#### What you are asked to do
In the passage below about the Broadway musical Shuffle Along, translate this sentence into Spanish: "The show represents the first collaboration between Wolfe and tap master Glover since their Tony-winning Bring in 'da Noise, Bring in 'da Funk in 1996."

#### Passage
Director George C. Wolfe also wrote the book with Savion Glover creating the choreography. The show represents the first collaboration between Wolfe and tap master Glover since their Tony-winning Bring in 'da Noise, Bring in 'da Funk in 1996.
Some critics complained that the show didn’t seem settled on what it wanted to be. “So just what is it, this tart and sweet, bubbly and flat, intoxicating and sobering concoction being dispensed from the stage of the Music Box Theater?” asked the Times.
“Shuffle Along, or the Making of the Musical Sensation of 1921 and All That Followed is, like its title suggests, a genre-jumping show, something not comfortable in one box. It’s not a review or revival,” concurred AP. “It’s more like a history lesson that will blow you away.”
But other reviews said, so what? “The project’s strengths far outweigh its flaws,” argued Hollywood Reporter. “The cast is magnificent. It goes without saying at this point that there’s nothing the superhuman McDonald can’t do onstage, but rarely do we get to see her cut loose in exuberant comedic mode to the extent she does here...Even beyond her numbers, McDonald kills it with her timing—every word, look or gesture smacks its target.”
“The first half is sensational; the second is difficult, in terms of our heroes' postsuccess fates and how engagingly their narratives play out,” wrote Time Out. “But with a cast this incandescent (I haven't even mentioned Audra McDonald's tender, guarded brilliance as diva Lottie Gee) and Wolfe staging a constant flow of miracles, there’s an overflow of joy and style that smooths over stylistic rough edges and knotty stitching of history to myth.”

#### Input data
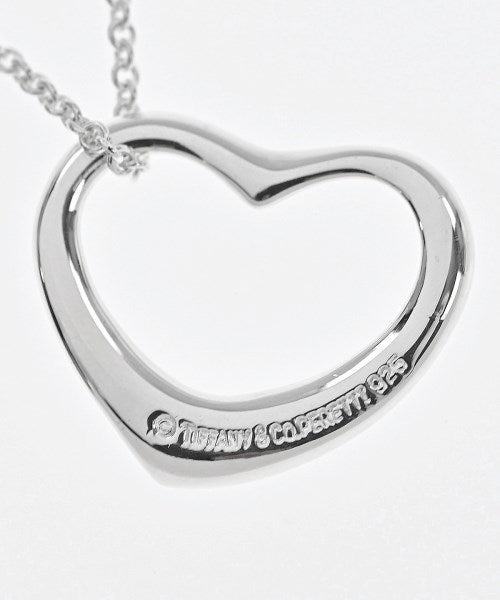 TIFFANY & CO. 項鍊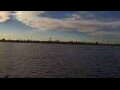 Webcam Chestermere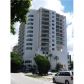 2021 SW 3 AV # 904, Miami, FL 33129 ID:747868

#### Output
El espectáculo representa la primera colaboración entre Wolfe y el maestro del claqué Glover desde su obra ganadora de un Tony, Bring in 'da Noise, Bring in 'da Funk, en 1996.